Dimanche 13 octobre

Samedi prochain, à 14h30, au cinéma Le Palace, j’aurai le plaisir de participer à une conversation organisée  à l’initiative du séminaire « psychanalyse et cinéma » de l’ACF-Belgique,  autour du film de Pawel Pawlikowski: Ida.

Méditation profonde sur la question juive au lendemain de la seconde guerre mondiale, mais aussi sur la soif d’absolu, l’amour et la douleur d’exister, Ida est l’histoire d’une jeune novice orpheline dans la Pologne communiste des années 60.  A la veille de prononcer ses voeux, la mère supérieure du couvent l’invite à aller rendre visite à sa tante Wanda,  qui lui révèle ses origines juives. En dépit de la réticence initiale de la tante, une relation intense se noue petit à petit entre ces deux femmes. Et à mesure de la remontée  cruelle qu’elles entreprennent dans le passé familial tragique, l’une, Ida, découvre  un monde, dont elle ignorait tout, l’autre, Wanda, replonge dans une histoire dont elle ne voulait plus rien savoir.  Mais je m’en voudrais d’en dire  dès maintenant davantage, car Ida est de ces oeuvres marquantes dont on ne peut véritablement s’entretenir qu’avec ceux-là qui les connaissent – je devrais dire: qui  en ont fait l’expérience,  tant elles sont bouleversantes. Cela sera donc le cas à l’issue de cette projection.

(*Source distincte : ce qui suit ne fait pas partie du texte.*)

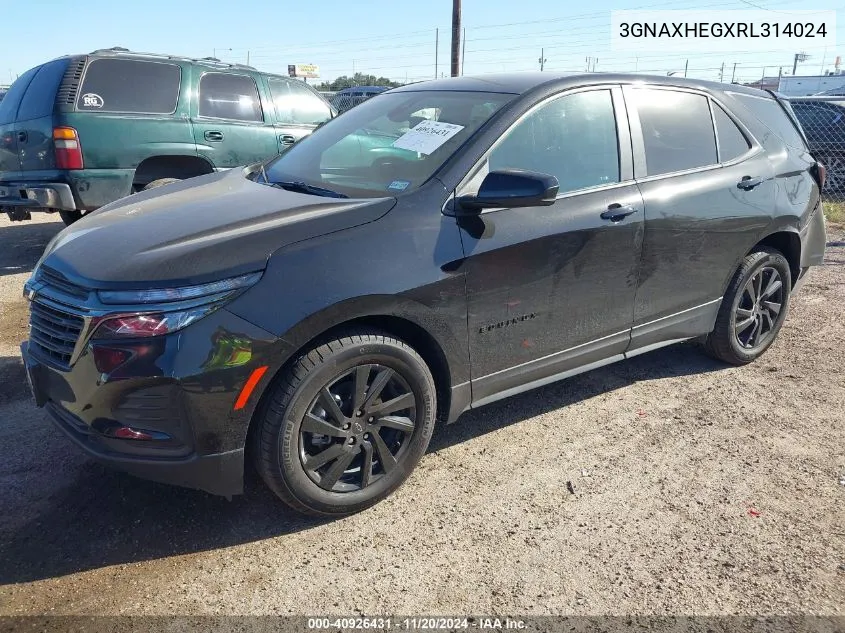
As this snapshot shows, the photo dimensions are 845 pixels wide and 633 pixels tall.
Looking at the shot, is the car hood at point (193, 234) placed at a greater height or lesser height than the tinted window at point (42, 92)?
lesser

Ce soir, j’imagine que Pawlikowski n’est pas très heureux. Le PiS – le parti Droit et Justice !-, a en effet remporté les élections, et le gouvernement ultranationaliste de Kaczinski se trouve encore conforté. Ce n’est donc pas demain qu’Ida, tenu sans vergogne par ce gouvernement pour un film antipolonais, sera montré à la télévision publique.